To do
Your output must reproduce all the records below precisely and contain no pictures.

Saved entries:
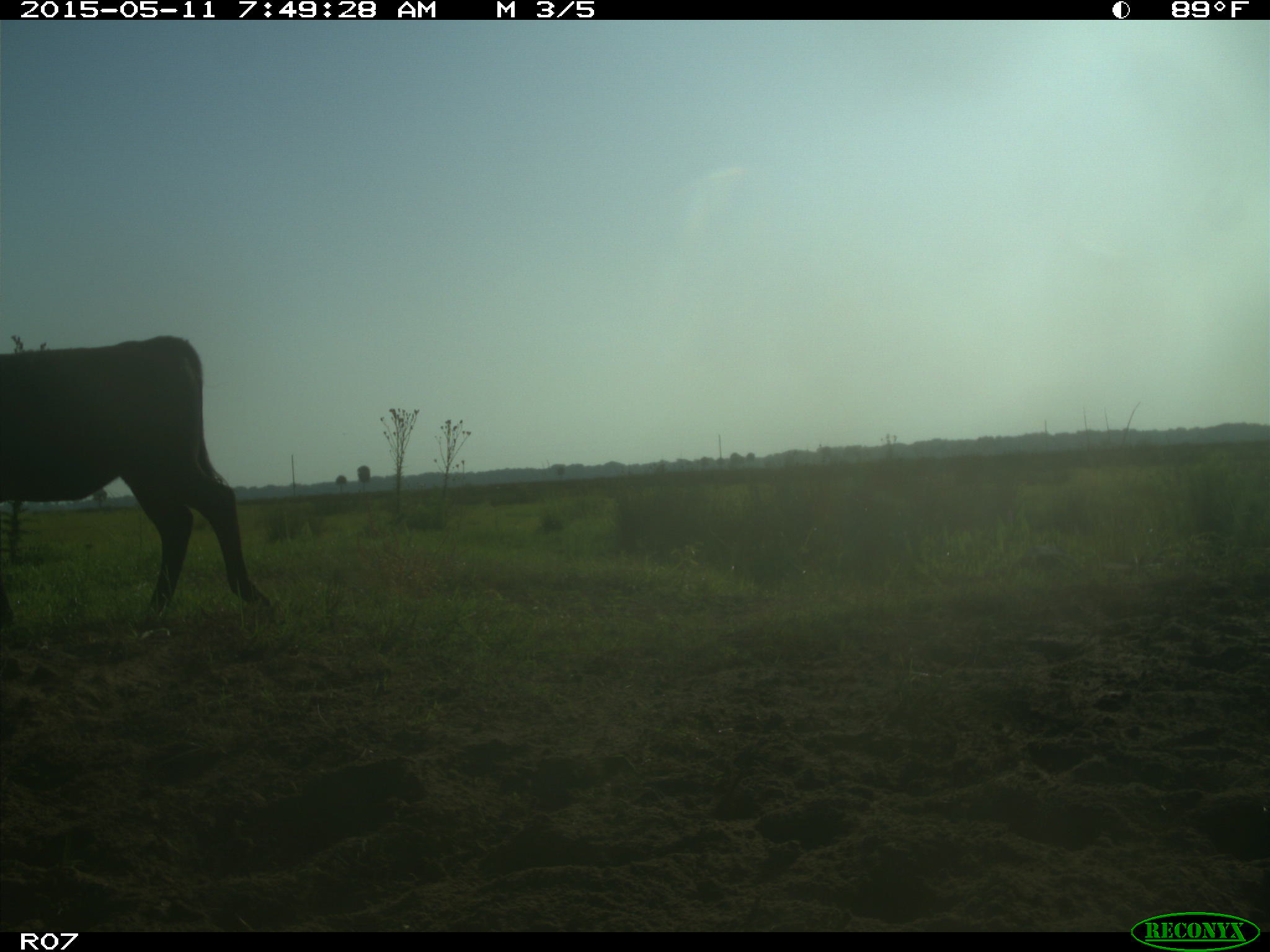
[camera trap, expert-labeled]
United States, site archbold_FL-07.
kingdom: Animalia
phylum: Chordata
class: Mammalia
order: Artiodactyla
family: Bovidae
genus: Bos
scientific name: Bos taurus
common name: domestic cow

Problem solution
[camera trap, expert-labeled]
United States, site archbold_FL-07.
kingdom: Animalia
phylum: Chordata
class: Mammalia
order: Artiodactyla
family: Bovidae
genus: Bos
scientific name: Bos taurus
common name: domestic cow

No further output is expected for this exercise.